This is a complex problem, as you well know. You tagged Logstash in your question, so I'm going to assume you have that.
Ingesting logs is what Logstash does. It has a file {}
input plugin just for that:
input {
file {
path => [ '/opt/export/cdn_logs/*.csv'
tags => [ 'cdnlogs' ]
}
}
And a csv {}
filter to ease ingesting CSV data.
filter {
if 'cdnlogs' in [tags] {
csv {
source => "message"
columns => [
'cdndate',
'host_server',
[...]
'response_time' ]
}
}
}
If you don't have CSV data, perhaps those lines are in a fairly normal-looking Apache format, all is not lost. You'll probably need to spend time with grok. That's its own thing.

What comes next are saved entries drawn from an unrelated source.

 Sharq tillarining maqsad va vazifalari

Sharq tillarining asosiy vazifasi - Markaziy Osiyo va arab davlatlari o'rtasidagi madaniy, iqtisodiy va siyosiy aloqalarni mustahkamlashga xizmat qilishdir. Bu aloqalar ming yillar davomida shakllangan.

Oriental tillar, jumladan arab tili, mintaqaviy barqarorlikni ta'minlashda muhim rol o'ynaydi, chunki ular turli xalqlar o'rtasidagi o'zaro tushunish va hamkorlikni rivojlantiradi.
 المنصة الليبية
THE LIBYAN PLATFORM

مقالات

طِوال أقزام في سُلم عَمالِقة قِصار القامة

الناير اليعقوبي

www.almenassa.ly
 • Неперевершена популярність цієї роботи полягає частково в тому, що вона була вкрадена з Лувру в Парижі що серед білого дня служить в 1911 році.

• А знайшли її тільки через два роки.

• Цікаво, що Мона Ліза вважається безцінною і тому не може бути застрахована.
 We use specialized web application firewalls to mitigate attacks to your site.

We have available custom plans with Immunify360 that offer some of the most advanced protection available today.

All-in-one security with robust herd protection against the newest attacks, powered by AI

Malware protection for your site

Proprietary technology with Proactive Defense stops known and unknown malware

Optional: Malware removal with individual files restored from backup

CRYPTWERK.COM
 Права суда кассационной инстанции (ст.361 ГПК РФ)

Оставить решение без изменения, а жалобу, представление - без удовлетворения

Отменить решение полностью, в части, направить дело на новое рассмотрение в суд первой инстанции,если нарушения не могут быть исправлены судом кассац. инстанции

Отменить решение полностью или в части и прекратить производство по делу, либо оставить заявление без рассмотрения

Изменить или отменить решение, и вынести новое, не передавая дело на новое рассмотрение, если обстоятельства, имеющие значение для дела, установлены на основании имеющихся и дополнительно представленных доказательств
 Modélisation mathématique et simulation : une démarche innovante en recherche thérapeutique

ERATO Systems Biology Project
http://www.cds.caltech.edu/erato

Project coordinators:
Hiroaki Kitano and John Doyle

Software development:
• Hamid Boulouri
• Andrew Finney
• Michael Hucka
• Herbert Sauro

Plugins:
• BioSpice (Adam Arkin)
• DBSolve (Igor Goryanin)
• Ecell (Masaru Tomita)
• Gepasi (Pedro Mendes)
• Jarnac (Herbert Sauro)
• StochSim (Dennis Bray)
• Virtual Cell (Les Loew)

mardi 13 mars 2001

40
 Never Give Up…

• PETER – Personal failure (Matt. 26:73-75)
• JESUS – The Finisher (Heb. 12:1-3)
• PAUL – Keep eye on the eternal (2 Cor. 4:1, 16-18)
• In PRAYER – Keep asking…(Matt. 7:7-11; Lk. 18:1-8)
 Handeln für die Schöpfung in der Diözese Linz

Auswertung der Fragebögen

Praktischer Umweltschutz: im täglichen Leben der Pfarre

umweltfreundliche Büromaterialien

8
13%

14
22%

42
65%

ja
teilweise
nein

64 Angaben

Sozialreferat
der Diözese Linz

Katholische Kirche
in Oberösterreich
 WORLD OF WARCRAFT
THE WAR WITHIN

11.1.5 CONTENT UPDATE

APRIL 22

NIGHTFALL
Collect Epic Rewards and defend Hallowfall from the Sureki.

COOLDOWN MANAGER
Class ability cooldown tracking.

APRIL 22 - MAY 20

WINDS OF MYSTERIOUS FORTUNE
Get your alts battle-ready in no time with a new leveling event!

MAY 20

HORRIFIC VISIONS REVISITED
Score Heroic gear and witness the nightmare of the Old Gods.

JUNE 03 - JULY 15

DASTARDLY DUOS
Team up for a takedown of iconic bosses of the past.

Date-ordering is less of a problem so long as you take care to preserve your timestamps and don't use statsd which manifestly doesn't preserve them. If you haven't done so already, Logstash can take the date in the log-file and make it the date/time stamp of the event.
filter {
date {
match => [ "cdndate", "ISO8601" ]
}
}
That gets the date/time stamp of the logline as the timestamp of the event. Cool, now to get that into something useful.
The stock datastore for Logstash is elasticsearch, which Elastic (the company) is busy trying to bill as just as good of a timeseries-datastore as the purpose-built tools like InfluxDB or OpenTSDB. It can be, though in my experience the purpose-built ones perform better. All of these can, assuming you input them right, store out of order events in the correct order so that later queries can assimilate the new information.
The graphite {}
output from Logstash will preserve timestamps, which allows you to use graphite as your backing store for that if you wish.
The influxdb {}
and opentsdb {}
output plugins exist and will get your data into a true time-series database.
From there, aggregation/summarization for near-term data (a few days from your explanation) should be done at query-time. A tool like grafana can front several of these datastores and makes display easier. Once you're past your risk-zone for arrival of logs, you can then run a later ETL process to generate in-database aggregations/summarizations based on the complete dataset. And then purge the full-detail logs as needed.
In short, the method:
- Ingests files using Logstash.
- Leverages filtering to extract the fields from the CDN log-files.
- Uses the
date {}
filter to pull the log's timestamp into the event's timestamp.
- Exports the data to something (elastic, graphite, or some other time-series database)
- Display tools use real-time aggregation queries to display data to consumers, at least for near-term data.
- After a period, probably a couple of days, a scripted or other automated process generates aggregations and inputs them into the datastore.
- After more time, the full-resolution data is purged leaving just the aggregated data.